Organ manifestations and long-term outcome of Fabry disease in patients with the GLA haplotype D313Y

Daniel Oder, Nurcan Üçeyler, Dan Liu, Kai Hu, Bernhard Petritsch, Claudia Sommer, Georg Ertl, Christoph Wanner, Peter Nordbeck, Daniel Oder, Nurcan Üçeyler, Dan Liu, Kai Hu, Bernhard Petritsch, Claudia Sommer, Georg Ertl, Christoph Wanner, Peter Nordbeck

Abstract

Objectives: The severity of Fabry disease is dependent on the type of mutation in the α-galactosidase A (AgalA) encoding gene (GLA).
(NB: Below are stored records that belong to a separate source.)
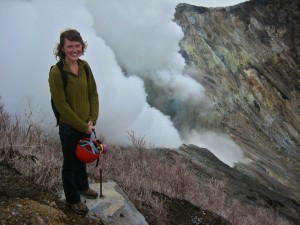 Audrey Haynes '12 stands on the rim of the Turrialba volcano in Costa Rica. When she tested samples of human hair from 53 residents in the area, she discovered high levels of mercury in more than half of the samples.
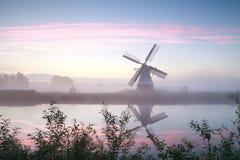 Windmühle durch Fluss bei nebelhaftem Sonnenaufgang Stockbild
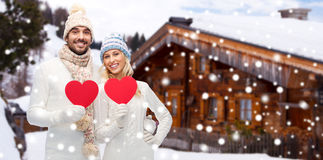 Happy couple in winter clothes with heart outdoors Royalty Free Stock Photo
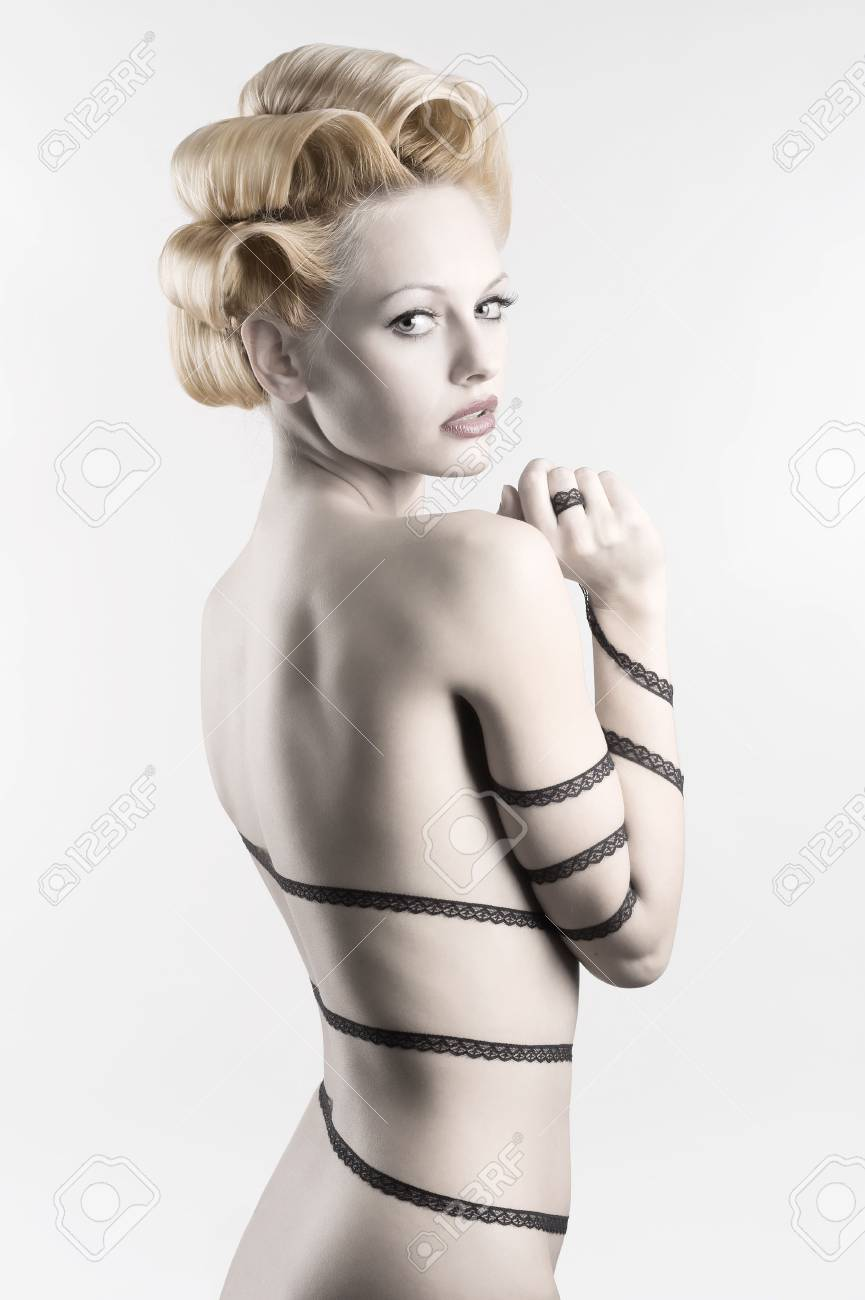 attractive blond girl with a fashion hair stylish and a strip lace around her naked body looking in camera Stock Photo - 6553786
This study focused on the impact of the GLA haplotype D313Y on long-term organ involvement and function.

Setting and participants: In this monocentric study, all participants presenting with the D313Y haplotype between 2001 and 2015 were comprehensively clinically investigated at baseline and during a 4-year follow-up if available. Five females and one male were included.
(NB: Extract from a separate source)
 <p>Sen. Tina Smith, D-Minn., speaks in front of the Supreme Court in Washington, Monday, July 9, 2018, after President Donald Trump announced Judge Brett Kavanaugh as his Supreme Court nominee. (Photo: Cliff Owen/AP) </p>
Primary and secondary outcome measures: Cardiac, nephrological, neurological, laboratory and quality of life data.

Results: AgalA enzyme activity in leucocytes (0.3±0.9 nmol/min/mg protein (mean±SD)) and serum lyso-Gb3 (0.6±0.3 ng/mL at baseline) were in normal range in all patients. Cardiac morphology and function were normal (left-ventricular (LV) ejection fraction 66±8%; interventricular septum 7.7±1.4 mm; LV posterior wall 7.5±1.4 mm; normalised LV mass in MRI 52±9 g/m(2); LV global longitudinal strain -21.6±1.9%) and there were no signs of myocardial fibrosis in cardiac MRI. Cardiospecific biomarkers were also in normal range. Renal function was not impaired (estimated glomerular filtration rate MDRD 103±15 mL/min; serum-creatinine 0.75±0.07 mg/dL; cystatin-c 0.71±0.12 mg/L). One female patient (also carrying a Factor V Leiden mutation) had a transitory ischaemic attack. One patient showed white matter lesions in brain MRI, but none had Fabry-associated pain attacks, pain crises, evoked pain or permanent pain. Health-related quality of life analysis revealed a reduction in individual well-being. At long-term follow-up after 4 years, no significant change was seen in any parameter.
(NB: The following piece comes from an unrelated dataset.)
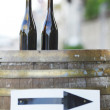 Stock Photo: Wine bottles on wodden barrel
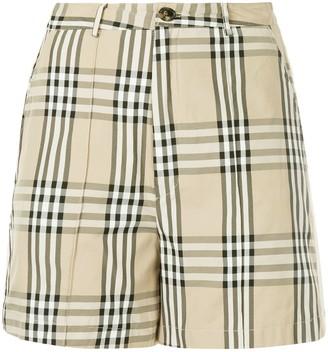 Andrea Crews snap button checked shorts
Conclusions: The results of the current study suggest that the D313Y genotype does not lead to severe organ manifestations as seen in genotypes known to be causal for classical FD.

Keywords: Anderson-Fabry Disease; D313Y genotype; Fabry cardiomyopathy; Fabry nephropathy; Fabry-associated pain; Inherited metabolic disorders.

Published by the BMJ Publishing Group Limited. For permission to use (where not already granted under a licence) please go to http://www.bmj.com/company/products-services/rights-and-licensing/

Figures

Figure 1
Figure 1
Cardiac morphology and function of a representative D313Y patient versus a patient with classical Fabry disease and advanced Fabry cardiomyopathy. (A–H) In D313Y patients (participant #3), no signs of cardiac hypertrophy or diastolic dysfunction can be seen. (I–P) Fabry cardiomyopathy in respective genotypes is characterised by advanced hypertrophic thickening of the interventricular septum and the left ventricular posterior wall with left atrial dilation and reduced left ventricular ejection fraction in advanced stages. Moreover, 2D-speckle tracking reveals reduced longitudinal strain (K) with extensive replacement fibrosis visualised by bull's eye in loco typico for Fabry cardiomyopathy (L). Morphologic and LGE cardiac MRI illustrate the difference in cardiac wall thickness between D313Y patients without cardiac involvement (E–H) compared to patients with advanced Fabry cardiomyopathy (M–P).
Figure 2
Figure 2
Family pedigree of a representative female patient (participant #4) with proven D313Y GLA genotype. The index patient was identified due to a history suggestive of a transient ischaemic attack with episodic aphasia and weakness of the left arm. She additionally carries a heterozygous Factor V Leiden thrombophilia mutation as a co-founding risk factor of ischaemic events. In contrast to the findings in patients with ‘classical’ Fabry disease, none of the index patient's family members were willing to investigate their genetic material for the presence of a Fabry disease causing mutation as none of them were reported to suffer from health problems of any kind, suggesting a low penetrance of pathology in D313Y compared to other GLA genotypes.
Figure 3
Figure 3
Brain MRI at baseline (3A) and long-term follow-up after 4 years (3B) in patient #6. In various regions, areas of white matter lesions are apparent, which show no progress in number and extend between baseline and follow-up.